AIM: Starting at the line that holds "How far is (x1=755, y1=161, x2=822, y2=362): vertical", copy every line exactly through the end of the data, and no others.

DATA FOR THIS TASK:
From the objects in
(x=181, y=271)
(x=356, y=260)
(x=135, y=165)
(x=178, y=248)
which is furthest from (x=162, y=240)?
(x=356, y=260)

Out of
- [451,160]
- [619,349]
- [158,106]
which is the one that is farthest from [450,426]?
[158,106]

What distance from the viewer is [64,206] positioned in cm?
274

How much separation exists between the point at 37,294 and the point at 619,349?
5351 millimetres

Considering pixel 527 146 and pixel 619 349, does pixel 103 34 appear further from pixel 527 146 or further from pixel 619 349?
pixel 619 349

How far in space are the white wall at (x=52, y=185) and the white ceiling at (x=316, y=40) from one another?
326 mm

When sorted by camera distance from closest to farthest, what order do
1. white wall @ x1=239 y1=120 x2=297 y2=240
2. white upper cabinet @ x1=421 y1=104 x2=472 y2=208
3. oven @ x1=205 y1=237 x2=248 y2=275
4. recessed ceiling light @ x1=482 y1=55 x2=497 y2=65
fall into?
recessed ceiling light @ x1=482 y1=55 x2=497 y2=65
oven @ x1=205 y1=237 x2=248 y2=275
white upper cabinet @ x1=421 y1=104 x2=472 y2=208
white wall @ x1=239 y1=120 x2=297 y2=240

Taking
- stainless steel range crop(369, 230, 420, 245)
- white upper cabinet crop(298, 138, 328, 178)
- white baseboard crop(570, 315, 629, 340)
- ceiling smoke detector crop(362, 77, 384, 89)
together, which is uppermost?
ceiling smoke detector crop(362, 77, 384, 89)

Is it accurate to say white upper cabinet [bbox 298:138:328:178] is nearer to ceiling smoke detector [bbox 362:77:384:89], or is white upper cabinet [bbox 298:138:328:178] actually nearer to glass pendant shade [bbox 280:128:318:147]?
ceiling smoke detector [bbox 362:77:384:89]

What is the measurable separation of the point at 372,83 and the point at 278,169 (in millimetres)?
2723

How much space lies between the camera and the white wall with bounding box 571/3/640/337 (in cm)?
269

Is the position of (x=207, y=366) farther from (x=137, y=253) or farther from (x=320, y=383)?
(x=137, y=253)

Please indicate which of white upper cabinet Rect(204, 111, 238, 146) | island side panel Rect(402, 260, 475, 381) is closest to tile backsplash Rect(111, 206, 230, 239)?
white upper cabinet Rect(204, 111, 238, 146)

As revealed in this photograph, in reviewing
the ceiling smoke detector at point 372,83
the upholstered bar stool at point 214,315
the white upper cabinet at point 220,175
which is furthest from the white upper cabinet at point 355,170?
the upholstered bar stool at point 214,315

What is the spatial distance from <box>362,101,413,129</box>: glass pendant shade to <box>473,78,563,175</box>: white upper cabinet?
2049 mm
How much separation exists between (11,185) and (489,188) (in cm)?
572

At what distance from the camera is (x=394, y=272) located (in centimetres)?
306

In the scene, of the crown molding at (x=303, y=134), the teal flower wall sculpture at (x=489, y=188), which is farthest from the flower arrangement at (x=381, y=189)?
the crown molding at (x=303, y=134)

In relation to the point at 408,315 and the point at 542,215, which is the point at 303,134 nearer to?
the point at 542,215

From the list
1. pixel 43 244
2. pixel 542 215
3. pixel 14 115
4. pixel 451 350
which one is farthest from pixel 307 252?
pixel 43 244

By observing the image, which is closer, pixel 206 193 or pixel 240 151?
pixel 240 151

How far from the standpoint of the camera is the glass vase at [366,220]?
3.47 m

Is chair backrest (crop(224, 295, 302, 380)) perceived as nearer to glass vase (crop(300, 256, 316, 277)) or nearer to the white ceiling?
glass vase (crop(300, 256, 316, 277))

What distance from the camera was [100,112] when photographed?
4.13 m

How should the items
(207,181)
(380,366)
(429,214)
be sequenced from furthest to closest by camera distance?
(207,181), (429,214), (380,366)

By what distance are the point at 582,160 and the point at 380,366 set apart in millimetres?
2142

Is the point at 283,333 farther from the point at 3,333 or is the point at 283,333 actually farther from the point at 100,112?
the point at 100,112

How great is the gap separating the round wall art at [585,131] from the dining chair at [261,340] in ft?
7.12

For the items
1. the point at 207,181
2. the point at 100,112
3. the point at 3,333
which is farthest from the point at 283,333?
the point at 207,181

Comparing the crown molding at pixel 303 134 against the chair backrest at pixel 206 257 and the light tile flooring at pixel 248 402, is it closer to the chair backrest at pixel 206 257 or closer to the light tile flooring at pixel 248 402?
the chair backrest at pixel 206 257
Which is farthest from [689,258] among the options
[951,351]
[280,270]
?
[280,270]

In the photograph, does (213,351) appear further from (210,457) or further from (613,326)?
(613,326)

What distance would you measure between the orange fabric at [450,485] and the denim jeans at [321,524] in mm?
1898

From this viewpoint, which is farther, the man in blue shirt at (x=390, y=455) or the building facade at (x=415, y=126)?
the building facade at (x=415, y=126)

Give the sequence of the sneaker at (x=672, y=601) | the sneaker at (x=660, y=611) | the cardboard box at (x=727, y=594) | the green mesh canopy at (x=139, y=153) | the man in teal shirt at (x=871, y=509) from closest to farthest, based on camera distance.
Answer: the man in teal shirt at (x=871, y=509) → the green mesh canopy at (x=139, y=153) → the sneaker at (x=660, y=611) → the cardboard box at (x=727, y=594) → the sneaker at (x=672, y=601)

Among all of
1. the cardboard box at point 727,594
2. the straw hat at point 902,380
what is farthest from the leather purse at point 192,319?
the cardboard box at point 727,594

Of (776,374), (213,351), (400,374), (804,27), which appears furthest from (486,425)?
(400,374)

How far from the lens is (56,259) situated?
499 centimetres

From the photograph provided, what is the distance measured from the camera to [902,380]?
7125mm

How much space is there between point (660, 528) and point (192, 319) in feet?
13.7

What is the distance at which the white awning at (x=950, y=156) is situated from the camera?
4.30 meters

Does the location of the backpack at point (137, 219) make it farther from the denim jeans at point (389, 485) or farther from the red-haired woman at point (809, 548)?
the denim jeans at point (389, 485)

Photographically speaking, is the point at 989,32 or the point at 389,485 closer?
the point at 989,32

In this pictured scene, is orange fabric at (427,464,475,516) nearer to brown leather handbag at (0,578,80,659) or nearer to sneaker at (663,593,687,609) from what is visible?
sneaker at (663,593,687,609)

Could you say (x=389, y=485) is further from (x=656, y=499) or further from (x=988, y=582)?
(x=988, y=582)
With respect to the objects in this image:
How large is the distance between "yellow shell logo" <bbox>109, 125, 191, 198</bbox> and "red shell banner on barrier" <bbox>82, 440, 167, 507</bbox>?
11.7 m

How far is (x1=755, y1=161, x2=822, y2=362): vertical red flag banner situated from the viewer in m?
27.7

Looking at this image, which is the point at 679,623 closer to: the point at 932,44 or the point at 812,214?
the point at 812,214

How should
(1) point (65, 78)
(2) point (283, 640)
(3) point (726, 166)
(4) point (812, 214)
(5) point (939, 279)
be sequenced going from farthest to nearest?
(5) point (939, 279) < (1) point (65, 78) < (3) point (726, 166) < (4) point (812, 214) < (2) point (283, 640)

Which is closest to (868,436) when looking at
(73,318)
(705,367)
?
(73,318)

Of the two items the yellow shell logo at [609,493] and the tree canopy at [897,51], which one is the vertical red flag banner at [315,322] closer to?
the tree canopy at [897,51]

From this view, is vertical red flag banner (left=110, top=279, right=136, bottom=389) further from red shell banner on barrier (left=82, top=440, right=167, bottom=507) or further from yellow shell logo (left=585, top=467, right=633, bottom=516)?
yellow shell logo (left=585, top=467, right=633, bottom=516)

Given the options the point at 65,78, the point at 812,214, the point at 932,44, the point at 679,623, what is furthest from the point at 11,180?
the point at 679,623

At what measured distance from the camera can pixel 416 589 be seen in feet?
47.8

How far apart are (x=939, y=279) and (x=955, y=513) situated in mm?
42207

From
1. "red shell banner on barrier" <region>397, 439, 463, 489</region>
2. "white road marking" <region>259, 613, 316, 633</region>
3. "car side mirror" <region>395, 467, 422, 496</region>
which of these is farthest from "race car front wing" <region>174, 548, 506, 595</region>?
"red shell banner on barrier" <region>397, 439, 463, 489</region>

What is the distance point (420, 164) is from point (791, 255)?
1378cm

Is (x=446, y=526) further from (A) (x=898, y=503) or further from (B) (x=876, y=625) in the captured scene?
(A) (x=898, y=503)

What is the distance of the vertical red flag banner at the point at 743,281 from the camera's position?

WRITTEN REPLY:
How far is (x1=755, y1=161, x2=822, y2=362): vertical red flag banner situated from the viewer in m?
27.7

Looking at this image, which is the point at 679,623 closer to: the point at 932,44 or the point at 812,214?
the point at 812,214

How should
(1) point (65, 78)
(2) point (283, 640)
(3) point (726, 166)
(4) point (812, 214)
(5) point (939, 279)
be sequenced going from farthest to nearest?
(5) point (939, 279) < (1) point (65, 78) < (3) point (726, 166) < (4) point (812, 214) < (2) point (283, 640)

Which is closest to (868,436) when looking at
(73,318)
(705,367)
?
(73,318)

Of the two items the yellow shell logo at [609,493] and the tree canopy at [897,51], which one is the vertical red flag banner at [315,322] closer to?
the tree canopy at [897,51]

From this view, is vertical red flag banner (left=110, top=279, right=136, bottom=389) further from red shell banner on barrier (left=82, top=440, right=167, bottom=507) or further from yellow shell logo (left=585, top=467, right=633, bottom=516)?
yellow shell logo (left=585, top=467, right=633, bottom=516)

Given the options the point at 65,78, the point at 812,214, the point at 932,44, the point at 679,623, what is furthest from the point at 11,180?
the point at 679,623

At what measured distance from the camera can pixel 416 589 be seen in feet?
47.8

How far apart are (x=939, y=279) and (x=955, y=513) situated in mm?
42207

From
1. "red shell banner on barrier" <region>397, 439, 463, 489</region>
2. "white road marking" <region>259, 613, 316, 633</region>
3. "car side mirror" <region>395, 467, 422, 496</region>
which of these is farthest from "race car front wing" <region>174, 548, 506, 595</region>?
"red shell banner on barrier" <region>397, 439, 463, 489</region>

What is the distance point (420, 164) is from point (791, 255)?
1378cm

Is (x=446, y=526) further from (A) (x=898, y=503) or further from (B) (x=876, y=625) in the captured scene?
(A) (x=898, y=503)

What is the distance of the vertical red flag banner at the point at 743,281 from the camera's position?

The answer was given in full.